BEGIN Page extract

# Boss Smart Lock Cylinders



## hyperpack (Oct 24, 2002)

I looked at a new Boss V plows at the County Fair tonight. One had Smart lock cylinders and the other did not.
How do they work? They look the same as the regular cylinders, Only one hose.
Could I put them on my older chain lift plow and have them lock for backdragging.
Thank you Hyperpack


----------



## Lawn Lad (Feb 4, 2002)

For whatever reason, it seems as if the smartlocks run slower than the single acting regular cylinders. Unless you're doing a lot of back dragging, I'd stick to the regular. I find the regular cylinders don't fold until you get about 4" to 5" of heavier snow on a long back drag. Even then, you only fold the minimum width to of the plow. 

Also, the smart lock cylinders sometimes don't collaspe all the way until you've run them a little bit. Don't know why, they just don't. Maybe there is an adjustment on the cylinder that would correct this.


----------



## Rooster (Dec 13, 1999)

I got the smart lock cylinders for my Boss V plow, I was told if you back drag the smart lock helps keep the blade straight.

Also, if I bought the cylinders after I bought the plow price would have been over $500.00


Rick


----------



## John DiMartino (Jan 22, 2000)

My dealer swaps the cylinders if you bought the plow from them.,it would be $260 if i swapped them now. I dont have them,and im glad i saved the $$.My buddie bought his plow and got them,like was mentioned my plow is faster,noticeably so.Also i backdrag all the time with mine,no problems whatso ever,I just go slow,which is the best way to backdrag anyway,with the U edge,going slow it scrapes right down to blacktop if i am dragging 4-5" of less.


----------



## wyldman (Jan 18, 2001)

hmmm........different responses than I was expecting.

END Page extract

> [Exercise brief]
Reproduce word for word the part of the smart lock cylinder thread above that begins at "For whatever reason, it" and stops after "the blade straight.".

BEGIN Raw data

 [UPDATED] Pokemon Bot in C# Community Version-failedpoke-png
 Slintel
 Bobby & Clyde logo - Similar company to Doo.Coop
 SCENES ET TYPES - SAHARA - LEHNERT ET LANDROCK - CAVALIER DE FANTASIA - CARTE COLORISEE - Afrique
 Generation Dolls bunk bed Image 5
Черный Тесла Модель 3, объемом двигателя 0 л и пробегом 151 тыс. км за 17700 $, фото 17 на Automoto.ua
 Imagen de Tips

END Raw data
BEGIN Raw data

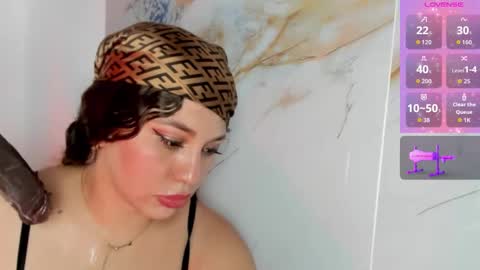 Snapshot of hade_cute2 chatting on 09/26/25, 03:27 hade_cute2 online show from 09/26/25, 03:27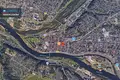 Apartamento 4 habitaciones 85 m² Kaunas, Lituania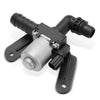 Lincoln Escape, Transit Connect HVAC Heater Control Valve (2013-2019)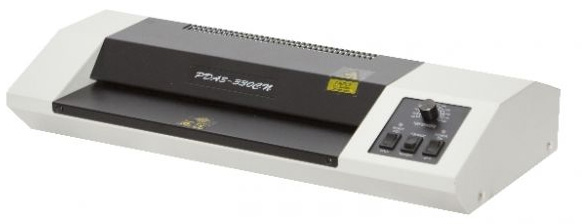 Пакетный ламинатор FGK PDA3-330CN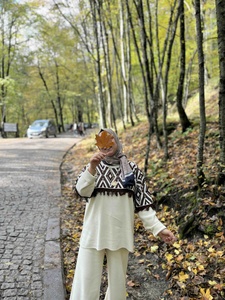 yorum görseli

END Raw data
BEGIN Raw data

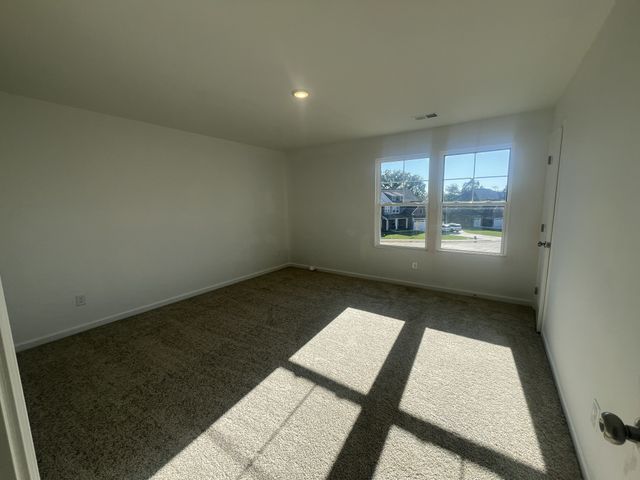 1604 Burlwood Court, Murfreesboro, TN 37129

END Raw data

> [Exercise output]
For whatever reason, it seems as if the smartlocks run slower than the single acting regular cylinders. Unless you're doing a lot of back dragging, I'd stick to the regular. I find the regular cylinders don't fold until you get about 4" to 5" of heavier snow on a long back drag. Even then, you only fold the minimum width to of the plow. 

Also, the smart lock cylinders sometimes don't collaspe all the way until you've run them a little bit. Don't know why, they just don't. Maybe there is an adjustment on the cylinder that would correct this.


----------



## Rooster (Dec 13, 1999)

I got the smart lock cylinders for my Boss V plow, I was told if you back drag the smart lock helps keep the blade straight.